Strategically located along the railway line, the colliery transported coal via its private three-mile-long railway, and it housed numerous coke ovens. The colliery's namesake was Mr. Addison Potter, with a ceremony celebrating the "first sod" cut by Mrs. Addison Potter on 26 January 1864.

Addison Colliery gained prominence as the first colliery in the world to possess an underground telephone, an innovation demonstrated by Alexander Graham Bell in 1877 connecting the colliery underground to the surface, allowing miners to hear sounds from Hedgefield House.

Over the years, the colliery witnessed significant growth in output and employment. By 1923, the colliery's output had reached over a million tons with 5,500 employees

Adjacent to the colliery, Addison Village was a close-knit community of miners and their families. The Stella Coal Company erected a Primitive Methodist Chapel in 1865 and Hedgefield School in 1866, providing essential amenities for the community.

In 1946, a pit explosion resulted in the tragic deaths of two individuals. As the coal seams depleted, the village's population declined and, ultimately, the village was abandoned and demolished in 1958, marking the end of the mining era at the site.

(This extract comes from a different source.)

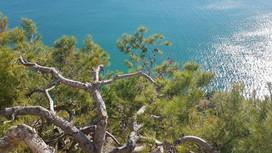 """Estate in Puglia, spiagge aperte: """"Gargano pronto, più spazi e sicurezza"""""""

== Trails and Walking Routes ==
The reserve offers a network of unsurfaced footpaths through the woodland area and a footpath with steps from Hedgefield Quarry to Reedside in Ryton. The terrain is mixed and not suitable for wheelchairs, but accessible for children and pushchairs. Some areas of the reserve are challenging for those with limited mobility.

== Wildlife and Flora ==
The nature reserve supports a diverse range of wildflower species and offers habitat for numerous bird species. The site is dominated by non-native tree species such as Sycamore and Beech, with patches of semi-natural woodland containing Ash, Alder, and Birch. The wet grassland area hosts colorful plants like Ragged-Robin, Valerian (herb), and Marsh Marigold, while drier areas support Betony, Pignut, Tormentil, and Lady's Mantle. Scattered scrubland offers cover for bird species like Whitethroat, Yellowhammer, and Willow Warbler. Additionally, the site is inhabited by animals such as Foxes and Roe Deer.

== Visiting ==
The reserve is open at all times, with the best time to visit suggested from April to July. Dogs are allowed but must be kept on a lead.